__RAW RECORDS__
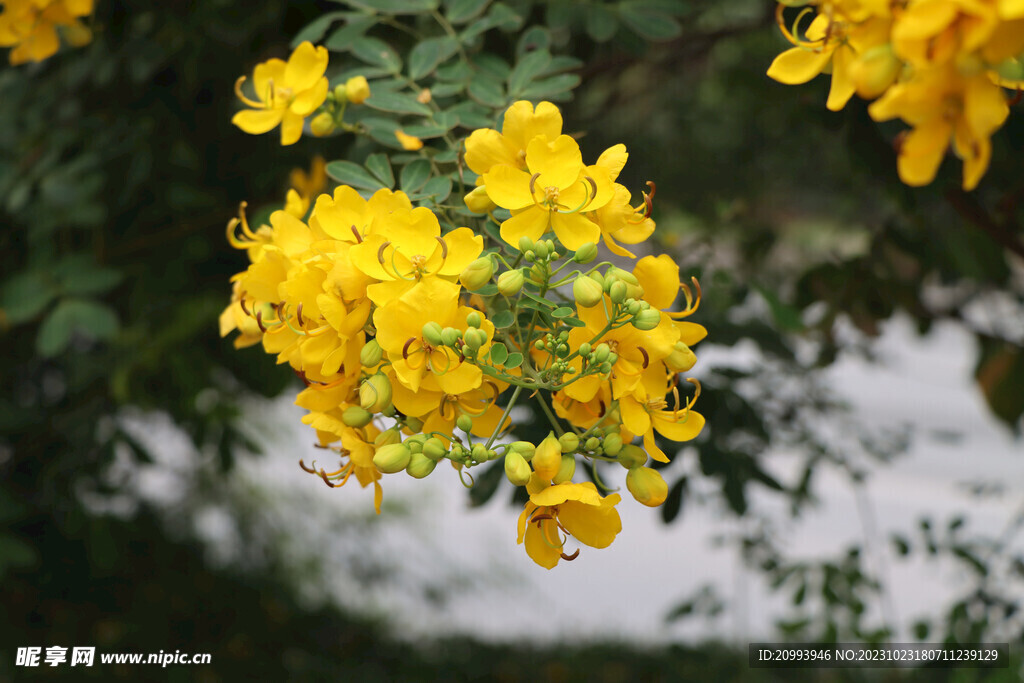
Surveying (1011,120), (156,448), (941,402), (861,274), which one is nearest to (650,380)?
(1011,120)

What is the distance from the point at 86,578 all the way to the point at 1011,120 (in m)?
3.80

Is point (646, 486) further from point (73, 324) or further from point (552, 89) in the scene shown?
point (73, 324)

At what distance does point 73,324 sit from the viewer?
157 centimetres

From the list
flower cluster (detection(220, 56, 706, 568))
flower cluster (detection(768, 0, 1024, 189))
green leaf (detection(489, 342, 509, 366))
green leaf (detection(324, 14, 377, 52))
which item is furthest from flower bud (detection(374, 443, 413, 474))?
green leaf (detection(324, 14, 377, 52))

__WHAT IS REQUIRED__
Copy out the lines above exactly as they appear, from first to last, omitting the pictures.

__WORKED ANSWER__
Surveying (1011,120), (156,448), (941,402), (861,274), which one is nearest to (650,380)?
(1011,120)

What is the distance from the point at 86,578 all the way to the point at 1011,120 (in m)?
3.80

Is point (646, 486) further from point (73, 324) or further from point (552, 89) in the scene shown?
point (73, 324)

At what distance does point 73,324 sit from the viewer?
157 centimetres

From the list
flower cluster (detection(220, 56, 706, 568))
flower cluster (detection(768, 0, 1024, 189))
green leaf (detection(489, 342, 509, 366))
green leaf (detection(324, 14, 377, 52))
which item is furthest from flower bud (detection(374, 443, 413, 474))?
green leaf (detection(324, 14, 377, 52))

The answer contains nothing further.